JD.com, China's biggest direct online retailer, was swept up in the malaise. The stock is down roughly 50% from its peak in early 2021; however, JD escaped much of the scrutiny that peers like Alibaba faced. Meanwhile, the company's financial performance remains solid.
Lockdowns imposed in response to COVID-19 weigh on the Chinese economy and slowed JD's growth, with revenue increasing just 5.4% in the second quarter. However, in a quarter when China's retail sales fell 4.6%, JD actually delivered considerable market share gains.
The company also posted strong growth in its key strategic initiatives. For example, logistics and other service revenue increased 29% to $3.1 billion. That's important because service businesses tend to see higher margins, and JD has an extensive logistics network in China with more than 1,400 warehouses, giving it a competitive advantage over rivals like Alibaba. The company is also at the forefront of logistics technology, experimenting with autonomous delivery vehicles and delivery drones. It also operates an automated warehouse in Shanghai with just four employees.
Unlike a number of tech stocks, JD is profitable, and the stock is cheap at a price-to-earnings ratio of 31. U.S. and Chinese regulators also recently reached an audit agreement, diminishing the delisting risk for JD. China will eventually emerge from its slumber, and when it does, JD's growth should reaccelerate, driving a rebound in the stock.
2. Perion Network: An overlooked adtech company
If you like growth stocks, the advertising technology sector is a great place to look. Many of these companies aren't just growing fast; they're also highly profitable.
Perion Network offers one example. The small-cap stock operates primarily through its Intelligent Hub, which connects ad buyers and sellers, optimizing pricing and making the buying process more efficient. The company has innovated new ad concepts like a connected cart, allowing connected-TV viewers to scan a QR code in an ad to immediately purchase an item, or in-game video ads allowing brand to advertise during a live event like a sports game.
Revenue rose 34% in the company's second quarter, reaching $146.7 million, a strong pace at a time when digital advertising companies have posted sluggish growth.
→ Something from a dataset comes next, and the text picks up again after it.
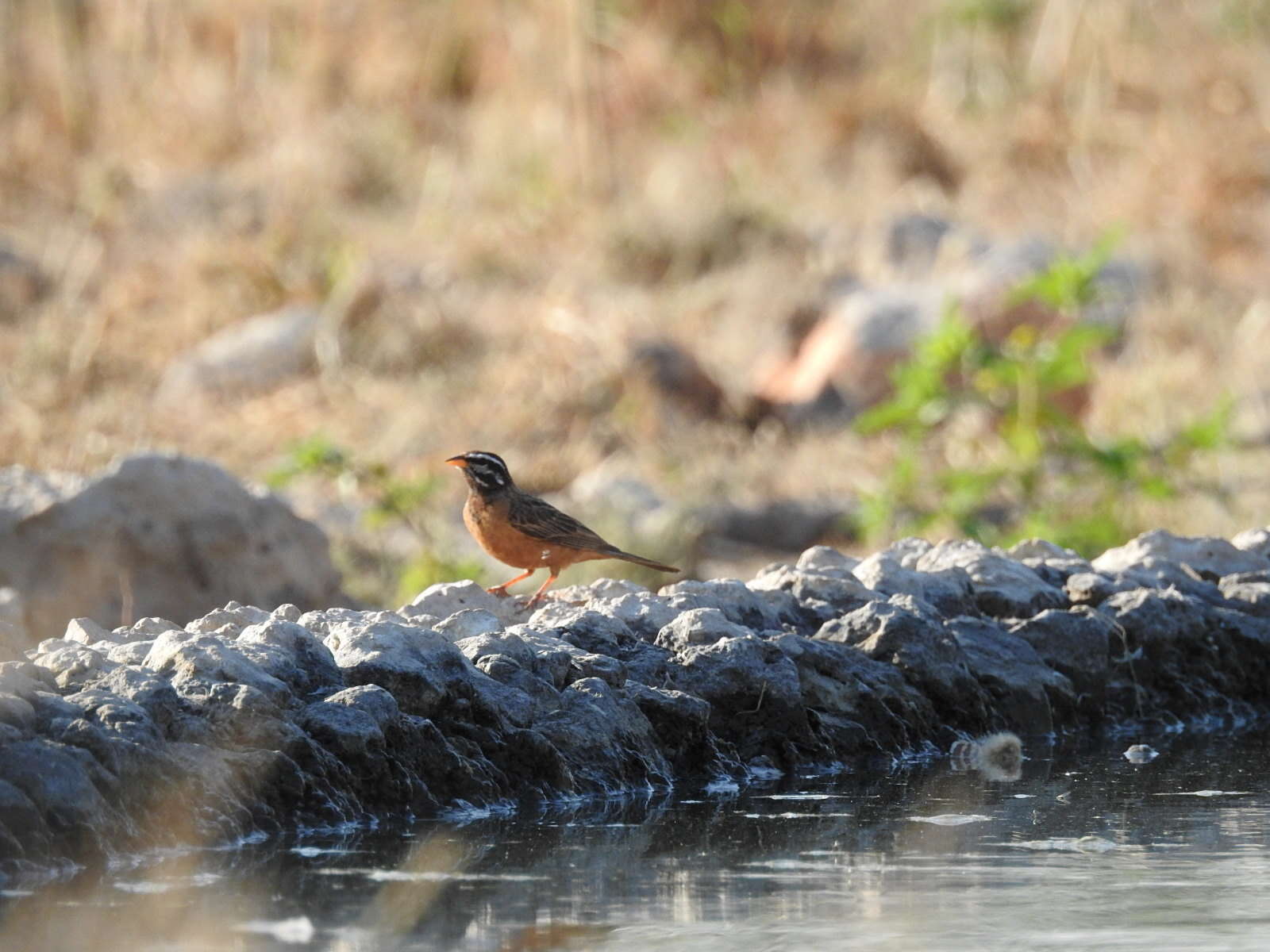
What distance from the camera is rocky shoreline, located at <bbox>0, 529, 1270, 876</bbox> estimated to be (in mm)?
3613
That includes a 90% jump in connected TV, driven in part by its recent acquisition of Vidazoo, a video monetization platform.
On the bottom line, Perion delivered strong growth as well, with adjusted earnings before interest, taxes, depreciation, and amortization (EBITDA) doubling to $28.5 million. In preparation for the end of third-party cookies, Perion introduced its own cookie-less technology, SORT, which it provides for free to build customer loyalty.
Based on its trailing earnings per share of $1.46 under generally accepted accounting principles (GAAP), the stock trades at a price-to-earnings ratio of less than 15, making it an undeniable bargain for a company growing this fast. Investors seem to think its pandemic boom will fade away, but Perion's 2022 guidance calls for 32% revenue growth, and the company has demonstrated the ability to grow both organically and through acquisitions.
As the Intelligent Hub attracts a broader customer base, Perion should continue to deliver strong growth, making the stock a good bet at its current price.